[Stored data]

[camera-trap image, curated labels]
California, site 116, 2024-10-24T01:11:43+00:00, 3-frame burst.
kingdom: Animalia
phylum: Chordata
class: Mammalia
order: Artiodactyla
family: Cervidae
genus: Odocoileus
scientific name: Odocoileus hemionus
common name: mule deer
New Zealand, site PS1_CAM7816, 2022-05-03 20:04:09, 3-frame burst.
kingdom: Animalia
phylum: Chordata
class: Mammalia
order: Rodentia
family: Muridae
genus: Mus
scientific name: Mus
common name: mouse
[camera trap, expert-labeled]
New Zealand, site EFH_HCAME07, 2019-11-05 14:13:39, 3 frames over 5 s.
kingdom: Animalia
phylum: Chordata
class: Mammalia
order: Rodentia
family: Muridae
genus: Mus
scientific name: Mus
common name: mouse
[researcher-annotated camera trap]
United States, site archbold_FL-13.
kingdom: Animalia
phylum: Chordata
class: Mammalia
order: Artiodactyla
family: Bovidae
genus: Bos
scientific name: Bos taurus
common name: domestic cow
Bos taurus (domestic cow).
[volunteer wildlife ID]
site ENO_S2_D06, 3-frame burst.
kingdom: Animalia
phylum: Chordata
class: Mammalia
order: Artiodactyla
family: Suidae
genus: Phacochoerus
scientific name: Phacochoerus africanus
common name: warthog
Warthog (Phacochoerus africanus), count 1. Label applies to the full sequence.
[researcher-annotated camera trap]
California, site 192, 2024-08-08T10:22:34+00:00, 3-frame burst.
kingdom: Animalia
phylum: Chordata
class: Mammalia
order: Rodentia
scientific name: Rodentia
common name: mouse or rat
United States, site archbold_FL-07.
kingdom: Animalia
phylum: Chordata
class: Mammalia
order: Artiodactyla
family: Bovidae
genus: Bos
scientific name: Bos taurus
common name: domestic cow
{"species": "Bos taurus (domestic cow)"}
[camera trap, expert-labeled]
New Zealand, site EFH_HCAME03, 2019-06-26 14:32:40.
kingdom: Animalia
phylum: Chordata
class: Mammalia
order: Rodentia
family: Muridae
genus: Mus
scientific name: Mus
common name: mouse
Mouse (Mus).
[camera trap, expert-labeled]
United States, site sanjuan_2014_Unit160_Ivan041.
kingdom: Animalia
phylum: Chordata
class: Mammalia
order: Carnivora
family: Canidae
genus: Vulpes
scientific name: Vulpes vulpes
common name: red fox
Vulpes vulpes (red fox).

[WHAT TO DO] The full set of data above must come back exactly as written.

[TASK SOLUTION]
[camera-trap image, curated labels]
California, site 116, 2024-10-24T01:11:43+00:00, 3-frame burst.
kingdom: Animalia
phylum: Chordata
class: Mammalia
order: Artiodactyla
family: Cervidae
genus: Odocoileus
scientific name: Odocoileus hemionus
common name: mule deer
New Zealand, site PS1_CAM7816, 2022-05-03 20:04:09, 3-frame burst.
kingdom: Animalia
phylum: Chordata
class: Mammalia
order: Rodentia
family: Muridae
genus: Mus
scientific name: Mus
common name: mouse
[camera trap, expert-labeled]
New Zealand, site EFH_HCAME07, 2019-11-05 14:13:39, 3 frames over 5 s.
kingdom: Animalia
phylum: Chordata
class: Mammalia
order: Rodentia
family: Muridae
genus: Mus
scientific name: Mus
common name: mouse
[researcher-annotated camera trap]
United States, site archbold_FL-13.
kingdom: Animalia
phylum: Chordata
class: Mammalia
order: Artiodactyla
family: Bovidae
genus: Bos
scientific name: Bos taurus
common name: domestic cow
Bos taurus (domestic cow).
[volunteer wildlife ID]
site ENO_S2_D06, 3-frame burst.
kingdom: Animalia
phylum: Chordata
class: Mammalia
order: Artiodactyla
family: Suidae
genus: Phacochoerus
scientific name: Phacochoerus africanus
common name: warthog
Warthog (Phacochoerus africanus), count 1. Label applies to the full sequence.
[researcher-annotated camera trap]
California, site 192, 2024-08-08T10:22:34+00:00, 3-frame burst.
kingdom: Animalia
phylum: Chordata
class: Mammalia
order: Rodentia
scientific name: Rodentia
common name: mouse or rat
United States, site archbold_FL-07.
kingdom: Animalia
phylum: Chordata
class: Mammalia
order: Artiodactyla
family: Bovidae
genus: Bos
scientific name: Bos taurus
common name: domestic cow
{"species": "Bos taurus (domestic cow)"}
[camera trap, expert-labeled]
New Zealand, site EFH_HCAME03, 2019-06-26 14:32:40.
kingdom: Animalia
phylum: Chordata
class: Mammalia
order: Rodentia
family: Muridae
genus: Mus
scientific name: Mus
common name: mouse
Mouse (Mus).
[camera trap, expert-labeled]
United States, site sanjuan_2014_Unit160_Ivan041.
kingdom: Animalia
phylum: Chordata
class: Mammalia
order: Carnivora
family: Canidae
genus: Vulpes
scientific name: Vulpes vulpes
common name: red fox
Vulpes vulpes (red fox).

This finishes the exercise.